INPUT DATA:
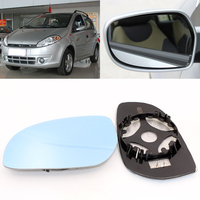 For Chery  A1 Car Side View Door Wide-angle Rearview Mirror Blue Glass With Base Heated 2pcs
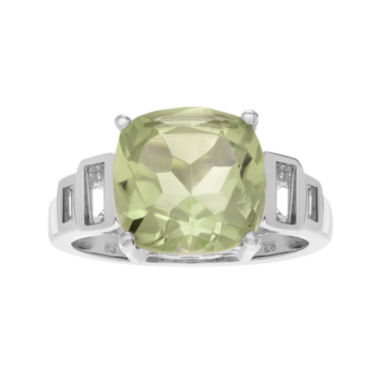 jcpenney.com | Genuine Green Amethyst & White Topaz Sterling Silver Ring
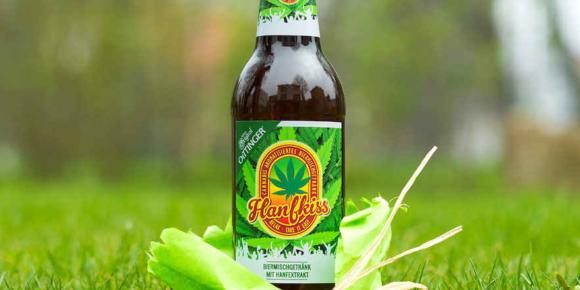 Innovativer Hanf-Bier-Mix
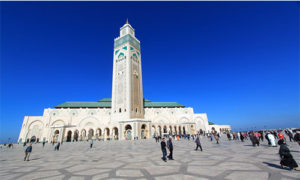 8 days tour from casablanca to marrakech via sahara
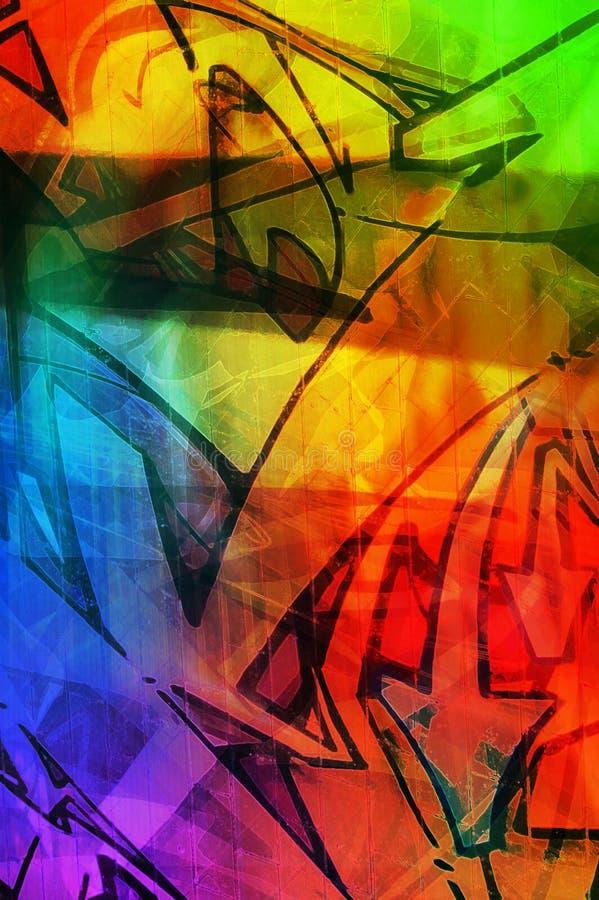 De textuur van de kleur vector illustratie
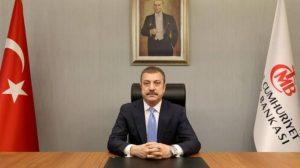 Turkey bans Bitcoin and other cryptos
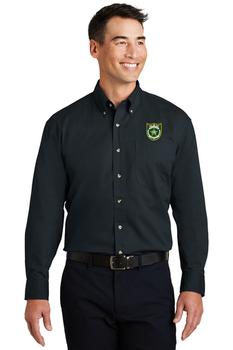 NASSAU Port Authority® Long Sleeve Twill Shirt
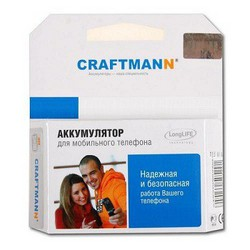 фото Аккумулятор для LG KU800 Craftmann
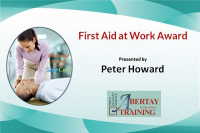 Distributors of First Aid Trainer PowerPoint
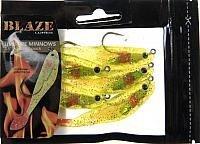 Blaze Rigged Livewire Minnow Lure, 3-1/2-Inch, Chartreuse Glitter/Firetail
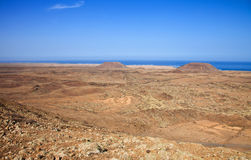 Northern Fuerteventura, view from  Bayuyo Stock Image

* * *

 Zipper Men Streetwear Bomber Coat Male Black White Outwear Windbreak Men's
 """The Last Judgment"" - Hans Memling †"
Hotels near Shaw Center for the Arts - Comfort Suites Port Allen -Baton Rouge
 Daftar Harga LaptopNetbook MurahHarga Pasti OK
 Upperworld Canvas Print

...

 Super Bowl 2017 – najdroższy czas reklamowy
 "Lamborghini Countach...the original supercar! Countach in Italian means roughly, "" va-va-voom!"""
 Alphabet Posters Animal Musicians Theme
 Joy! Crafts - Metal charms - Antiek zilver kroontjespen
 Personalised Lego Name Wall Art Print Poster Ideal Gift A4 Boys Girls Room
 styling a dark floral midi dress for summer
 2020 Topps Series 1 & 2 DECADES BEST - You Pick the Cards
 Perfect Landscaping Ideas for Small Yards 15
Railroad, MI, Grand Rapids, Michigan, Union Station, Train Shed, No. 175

WHAT THIS TASK INVOLVES:
Please output the lines of the listing above that fall in the stretch from the one with "Hotels near Shaw" through the one with "Upperworld Canvas Print", exactly and only those.

EXERCISE OUTPUT:
Hotels near Shaw Center for the Arts - Comfort Suites Port Allen -Baton Rouge
 Daftar Harga LaptopNetbook MurahHarga Pasti OK
 Upperworld Canvas Print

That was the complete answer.